Enbridge is benefitting from the rebound in domestic demand for fuel, as airlines ramp up capacity and commuters head back to the office. Pandemic lockdowns forced air carriers to cut thousands of routes while office workers stayed home for two years.
On the global front, the war in Ukraine is driving new international demand for North American oil and natural gas, as countries seek out secure long-term supplies.
Despite the positive trends at home and abroad in the energy market, Enbridge stock remains out of favour near $52.50 per share at the time of writing compared to $59.50 last June.
Enbridge’s oil pipelines move about 30% of the oil produced in Canada and the United States. The natural gas transmission network carries about 20% of the natural gas used by American homes and businesses. As such, the energy infrastructure network serves a strategically important role in making sure the economies of the two countries operate smoothly.
Enbridge’s oil terminal in Texas ships the commodity to overseas buyers. Management is also expanding the liquified natural gas (LNG) operations with a stake in the new Woodfibre LNG plant being built in British Columbia and construction of new infrastructure to carry natural gas to LNG facilities.
Enbridge raised its dividend by roughly 3% for 2023, extending the annual dividend-growth streak to 28 years. Investors who buy at the current level can get a dividend yield of 6.75%. The $18 billion capital program should support ongoing dividend increases.
TD trades near $80 per share right now compared to $93 in February. Big dips in the share price have traditionally proven to be good entry points for buy-and-hold investors. The recent pullback has occurred as part of the broader rout in bank stocks caused by bank failures in the United States and Europe.
Investors are concerned that more surprises could be on the way as the full impact of aggressive rate hikes by central banks starts to become evident. TD is in the process of trying to close its US$13.4 billion purchase of First Horizon, a U.S. regional bank. Uncertainty around the deal might be putting added pressure on TD’s share price.
TD remains a very profitable business and is well capitalized. Ongoing volatility in the bank sector should be expected, but TD is starting to look cheap at just 9.7 times trailing 12-month earnings.
The bank has a compound annual dividend growth rate of roughly 10% over the past 25 years, so patient investors tend to get paid well to ride out turbulence. At the time of writing, the stock provides a 4.8% dividend yield.

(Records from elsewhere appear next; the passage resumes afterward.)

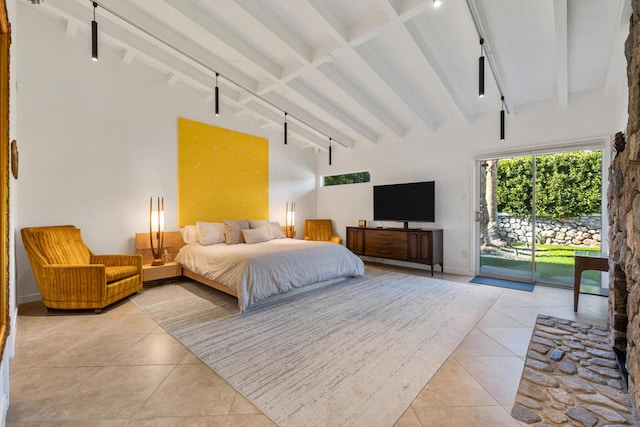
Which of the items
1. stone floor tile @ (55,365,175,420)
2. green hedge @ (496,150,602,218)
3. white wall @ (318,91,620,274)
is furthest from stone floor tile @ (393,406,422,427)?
green hedge @ (496,150,602,218)

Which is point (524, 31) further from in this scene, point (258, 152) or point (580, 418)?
point (258, 152)

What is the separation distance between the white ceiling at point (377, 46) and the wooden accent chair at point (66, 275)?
2.71 metres

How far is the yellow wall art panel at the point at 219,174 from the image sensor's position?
16.6 ft

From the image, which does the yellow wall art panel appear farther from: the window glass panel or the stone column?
the stone column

Is one a better pick for pensioners?
Retirees who are specifically interested in reliable high-yield stocks for portfolios focused on passive income might want to make Enbridge the first choice today. The rebound in fuel demand is expected to continue, and Enbridge’s distribution should move higher in the coming years.
TD might be the way to go for retirees who can handle some near-term volatility and are looking to buy cheap stocks that offer a combination of attractive yields and a shot at some decent potential capital gains.
I would probably split a new investment between the two stocks today.